(NaturalNews) Throughout the history of agriculture across the globe, farming has always been a diversified sector of the economy. Small, self-sustaining, family farms were the order of the day in most cultures. Even as small farms grew larger and more specialized over time, many of them still saved seeds or purchased them from other farmers, which kept control of farming in the hands of the people.
But today everything has changed, as large chemical and agribusiness firms have acquired or merged with seed companies and other agricultural input companies. They have successfully gained a foothold on genetically-modified (GM) crops with transgenic traits.
These primary factors and several others have facilitated a crescendo towards the global domination of agriculture by corporations, and thus the world's food supply.
The dismal state in which we find ourselves today did not come overnight, of course, but it did pick up rapid speed after the introduction of GM crops in the mid-1990s. Since that time, multinational corporations like Monsanto, DuPont, and Syngenta have seized a significant amount of control over the global seed industry, which has greatly limited agricultural diversity and freedom.
The ability to patent both seeds and seed traits has also added injury to insult, as the ability to obtain natural or heirloom seeds is becoming increasingly difficult, and many farmers feel they have no choice but to go with the flow.

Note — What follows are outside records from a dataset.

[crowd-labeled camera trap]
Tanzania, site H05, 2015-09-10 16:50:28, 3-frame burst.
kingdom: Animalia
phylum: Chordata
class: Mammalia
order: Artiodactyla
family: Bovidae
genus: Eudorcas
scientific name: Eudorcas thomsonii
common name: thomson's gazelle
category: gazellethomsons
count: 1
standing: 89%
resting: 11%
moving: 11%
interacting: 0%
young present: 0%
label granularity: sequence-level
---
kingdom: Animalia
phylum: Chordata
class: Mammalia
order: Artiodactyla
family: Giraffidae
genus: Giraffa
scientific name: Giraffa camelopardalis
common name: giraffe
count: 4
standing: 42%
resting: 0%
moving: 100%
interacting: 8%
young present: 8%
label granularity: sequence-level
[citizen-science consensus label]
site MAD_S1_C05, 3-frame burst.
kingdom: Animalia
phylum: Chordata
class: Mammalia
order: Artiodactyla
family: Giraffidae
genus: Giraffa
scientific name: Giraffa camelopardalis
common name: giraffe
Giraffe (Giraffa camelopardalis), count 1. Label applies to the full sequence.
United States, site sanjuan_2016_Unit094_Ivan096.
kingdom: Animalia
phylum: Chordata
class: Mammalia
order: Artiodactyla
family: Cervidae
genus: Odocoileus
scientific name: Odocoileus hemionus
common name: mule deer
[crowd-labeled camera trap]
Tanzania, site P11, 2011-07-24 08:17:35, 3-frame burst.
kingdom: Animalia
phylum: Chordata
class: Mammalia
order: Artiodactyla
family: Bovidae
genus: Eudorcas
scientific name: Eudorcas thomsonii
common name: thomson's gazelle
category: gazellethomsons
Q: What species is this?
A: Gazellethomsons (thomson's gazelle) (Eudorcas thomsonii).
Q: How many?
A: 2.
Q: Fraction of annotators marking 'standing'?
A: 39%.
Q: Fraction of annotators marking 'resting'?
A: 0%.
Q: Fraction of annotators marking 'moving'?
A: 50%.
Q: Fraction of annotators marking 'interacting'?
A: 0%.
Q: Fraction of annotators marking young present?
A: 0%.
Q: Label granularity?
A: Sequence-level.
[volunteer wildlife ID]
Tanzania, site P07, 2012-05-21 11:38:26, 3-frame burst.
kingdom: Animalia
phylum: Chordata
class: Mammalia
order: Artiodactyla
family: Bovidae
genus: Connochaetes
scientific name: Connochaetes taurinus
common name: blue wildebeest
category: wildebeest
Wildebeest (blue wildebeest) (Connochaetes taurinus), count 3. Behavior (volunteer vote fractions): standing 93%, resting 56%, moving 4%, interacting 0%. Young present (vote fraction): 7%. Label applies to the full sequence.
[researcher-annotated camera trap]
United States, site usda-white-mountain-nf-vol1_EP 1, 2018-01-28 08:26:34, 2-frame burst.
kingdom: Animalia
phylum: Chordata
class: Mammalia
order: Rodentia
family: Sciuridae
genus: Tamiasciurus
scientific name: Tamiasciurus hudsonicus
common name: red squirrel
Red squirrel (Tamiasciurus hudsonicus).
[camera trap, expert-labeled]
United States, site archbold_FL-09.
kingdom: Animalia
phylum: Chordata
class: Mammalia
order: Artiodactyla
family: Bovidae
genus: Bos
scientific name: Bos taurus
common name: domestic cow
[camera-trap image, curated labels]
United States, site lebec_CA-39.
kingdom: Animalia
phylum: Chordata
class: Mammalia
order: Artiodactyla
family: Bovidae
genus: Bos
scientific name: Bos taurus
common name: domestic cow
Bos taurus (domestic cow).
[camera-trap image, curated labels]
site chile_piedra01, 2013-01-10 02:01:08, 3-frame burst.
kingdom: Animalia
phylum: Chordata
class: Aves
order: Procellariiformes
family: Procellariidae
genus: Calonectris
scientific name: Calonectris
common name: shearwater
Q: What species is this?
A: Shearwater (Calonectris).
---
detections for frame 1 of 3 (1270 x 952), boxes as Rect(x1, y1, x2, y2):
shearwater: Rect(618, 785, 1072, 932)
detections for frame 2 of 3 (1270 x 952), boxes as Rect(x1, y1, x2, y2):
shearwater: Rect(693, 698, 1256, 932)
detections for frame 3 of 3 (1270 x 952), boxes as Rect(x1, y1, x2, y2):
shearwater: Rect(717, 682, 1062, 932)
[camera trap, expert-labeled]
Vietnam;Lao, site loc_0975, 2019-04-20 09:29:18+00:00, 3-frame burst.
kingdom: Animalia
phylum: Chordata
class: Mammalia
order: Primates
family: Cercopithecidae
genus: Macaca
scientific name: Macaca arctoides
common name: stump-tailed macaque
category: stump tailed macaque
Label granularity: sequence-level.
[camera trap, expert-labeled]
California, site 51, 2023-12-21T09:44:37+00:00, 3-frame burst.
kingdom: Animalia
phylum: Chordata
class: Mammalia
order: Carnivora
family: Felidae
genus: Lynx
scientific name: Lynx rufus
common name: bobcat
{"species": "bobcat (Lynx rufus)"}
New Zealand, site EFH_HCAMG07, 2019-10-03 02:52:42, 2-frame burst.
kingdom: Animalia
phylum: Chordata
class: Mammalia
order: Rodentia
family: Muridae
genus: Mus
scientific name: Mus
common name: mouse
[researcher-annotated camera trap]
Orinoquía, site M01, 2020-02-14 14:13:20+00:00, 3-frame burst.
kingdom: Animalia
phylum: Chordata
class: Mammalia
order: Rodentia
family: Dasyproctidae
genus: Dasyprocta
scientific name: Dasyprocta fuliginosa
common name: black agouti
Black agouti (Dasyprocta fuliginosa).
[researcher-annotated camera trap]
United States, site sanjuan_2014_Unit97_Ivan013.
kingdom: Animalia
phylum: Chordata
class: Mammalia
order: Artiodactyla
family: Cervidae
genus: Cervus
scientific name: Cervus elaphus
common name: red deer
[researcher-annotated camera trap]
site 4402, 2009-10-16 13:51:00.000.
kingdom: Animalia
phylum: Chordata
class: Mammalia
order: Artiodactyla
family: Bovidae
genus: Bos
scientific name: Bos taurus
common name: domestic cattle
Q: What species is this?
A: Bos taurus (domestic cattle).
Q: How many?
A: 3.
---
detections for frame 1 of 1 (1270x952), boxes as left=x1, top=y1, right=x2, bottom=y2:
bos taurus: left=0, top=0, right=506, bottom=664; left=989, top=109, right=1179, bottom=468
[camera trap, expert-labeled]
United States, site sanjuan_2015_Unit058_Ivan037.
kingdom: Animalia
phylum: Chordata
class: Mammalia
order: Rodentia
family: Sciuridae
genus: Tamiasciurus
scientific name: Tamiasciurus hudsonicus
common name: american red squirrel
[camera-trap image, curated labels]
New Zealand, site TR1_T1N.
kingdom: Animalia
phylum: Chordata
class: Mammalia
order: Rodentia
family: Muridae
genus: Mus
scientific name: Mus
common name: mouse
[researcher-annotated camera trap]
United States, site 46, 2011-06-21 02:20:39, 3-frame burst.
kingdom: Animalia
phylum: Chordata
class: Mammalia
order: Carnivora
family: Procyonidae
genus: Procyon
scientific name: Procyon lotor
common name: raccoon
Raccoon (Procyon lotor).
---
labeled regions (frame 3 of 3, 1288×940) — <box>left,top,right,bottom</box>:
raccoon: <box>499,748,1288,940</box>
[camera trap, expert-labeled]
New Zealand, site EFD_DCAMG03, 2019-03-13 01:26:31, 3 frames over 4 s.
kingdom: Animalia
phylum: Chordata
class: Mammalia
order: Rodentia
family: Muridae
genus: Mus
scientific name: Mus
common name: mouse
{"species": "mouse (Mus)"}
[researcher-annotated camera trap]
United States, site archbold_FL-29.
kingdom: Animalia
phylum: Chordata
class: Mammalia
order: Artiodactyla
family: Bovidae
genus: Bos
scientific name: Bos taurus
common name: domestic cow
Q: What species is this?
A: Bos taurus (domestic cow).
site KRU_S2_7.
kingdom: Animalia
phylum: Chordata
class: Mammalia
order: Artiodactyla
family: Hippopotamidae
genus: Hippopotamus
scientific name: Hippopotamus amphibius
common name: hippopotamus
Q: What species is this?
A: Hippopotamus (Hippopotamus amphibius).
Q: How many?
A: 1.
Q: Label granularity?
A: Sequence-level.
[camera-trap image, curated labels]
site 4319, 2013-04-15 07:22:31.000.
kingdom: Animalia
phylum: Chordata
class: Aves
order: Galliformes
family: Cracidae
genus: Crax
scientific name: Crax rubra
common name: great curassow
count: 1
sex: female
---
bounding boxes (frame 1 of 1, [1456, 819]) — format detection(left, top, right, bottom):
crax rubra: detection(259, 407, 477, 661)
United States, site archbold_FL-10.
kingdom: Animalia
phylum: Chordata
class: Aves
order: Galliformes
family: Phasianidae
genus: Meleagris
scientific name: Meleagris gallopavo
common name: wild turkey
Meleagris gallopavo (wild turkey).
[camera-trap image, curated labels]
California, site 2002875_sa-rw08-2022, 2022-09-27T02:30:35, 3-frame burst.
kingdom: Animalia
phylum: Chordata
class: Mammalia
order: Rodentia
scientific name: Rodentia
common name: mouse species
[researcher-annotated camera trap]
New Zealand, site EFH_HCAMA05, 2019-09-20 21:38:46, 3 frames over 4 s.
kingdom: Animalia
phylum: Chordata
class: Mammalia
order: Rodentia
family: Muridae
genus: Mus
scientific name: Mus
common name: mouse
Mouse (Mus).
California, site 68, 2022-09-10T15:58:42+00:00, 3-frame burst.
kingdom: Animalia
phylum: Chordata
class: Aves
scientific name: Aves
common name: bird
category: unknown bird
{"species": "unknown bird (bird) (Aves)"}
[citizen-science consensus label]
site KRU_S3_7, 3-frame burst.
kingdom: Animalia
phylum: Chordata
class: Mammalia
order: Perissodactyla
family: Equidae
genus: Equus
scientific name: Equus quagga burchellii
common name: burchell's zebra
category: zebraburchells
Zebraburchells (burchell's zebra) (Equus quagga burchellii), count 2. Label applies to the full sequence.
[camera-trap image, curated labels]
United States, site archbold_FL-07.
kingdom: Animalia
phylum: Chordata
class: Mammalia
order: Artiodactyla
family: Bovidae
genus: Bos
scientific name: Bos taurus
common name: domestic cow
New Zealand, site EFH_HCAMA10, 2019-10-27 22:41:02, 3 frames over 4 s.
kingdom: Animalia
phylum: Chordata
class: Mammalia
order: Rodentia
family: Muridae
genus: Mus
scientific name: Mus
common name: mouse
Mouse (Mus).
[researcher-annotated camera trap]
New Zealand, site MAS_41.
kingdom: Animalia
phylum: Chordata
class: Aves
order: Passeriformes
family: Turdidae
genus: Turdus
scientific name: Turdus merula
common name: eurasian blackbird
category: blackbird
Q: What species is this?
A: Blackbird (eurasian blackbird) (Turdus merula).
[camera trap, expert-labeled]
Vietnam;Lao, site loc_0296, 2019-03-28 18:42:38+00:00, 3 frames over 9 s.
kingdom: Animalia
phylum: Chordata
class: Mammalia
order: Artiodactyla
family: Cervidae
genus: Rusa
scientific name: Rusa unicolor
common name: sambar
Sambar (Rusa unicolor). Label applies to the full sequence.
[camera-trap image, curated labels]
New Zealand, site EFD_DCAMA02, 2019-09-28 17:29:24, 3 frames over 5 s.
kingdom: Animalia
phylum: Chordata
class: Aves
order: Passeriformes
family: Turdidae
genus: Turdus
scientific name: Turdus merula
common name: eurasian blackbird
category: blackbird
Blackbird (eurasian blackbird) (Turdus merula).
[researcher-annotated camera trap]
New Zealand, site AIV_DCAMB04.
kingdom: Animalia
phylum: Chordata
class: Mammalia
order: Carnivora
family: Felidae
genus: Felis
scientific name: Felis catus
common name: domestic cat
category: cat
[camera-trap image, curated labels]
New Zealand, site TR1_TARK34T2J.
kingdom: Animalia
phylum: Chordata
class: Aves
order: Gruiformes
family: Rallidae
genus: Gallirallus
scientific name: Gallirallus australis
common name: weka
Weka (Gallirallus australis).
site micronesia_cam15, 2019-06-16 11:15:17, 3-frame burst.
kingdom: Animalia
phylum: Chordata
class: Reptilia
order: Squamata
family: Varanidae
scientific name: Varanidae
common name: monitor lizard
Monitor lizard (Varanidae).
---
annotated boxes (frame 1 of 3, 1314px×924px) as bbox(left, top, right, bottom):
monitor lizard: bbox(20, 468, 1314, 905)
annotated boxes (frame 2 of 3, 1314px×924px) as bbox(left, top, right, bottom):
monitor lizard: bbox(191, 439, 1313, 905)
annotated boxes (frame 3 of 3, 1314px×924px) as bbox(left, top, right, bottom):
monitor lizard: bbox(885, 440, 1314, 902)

Professor Philip H. Howard from the Department of Community, Agriculture, Recreation and Resource Studies at Michigan State University published a study in 2009 entitled Visualizing Consolidation in the Global Seed Industry: 1996 - 2008 that analyzes the trend in agriculture towards corporate dominance.
The report, which was featured in a special issue of the journal Renewable Agriculture, provides both an extensive data analysis of agriculture's dramatic transformation over the past several decades, as well as a highly-informative visual analysis of this truly shocking hostile takeover situation.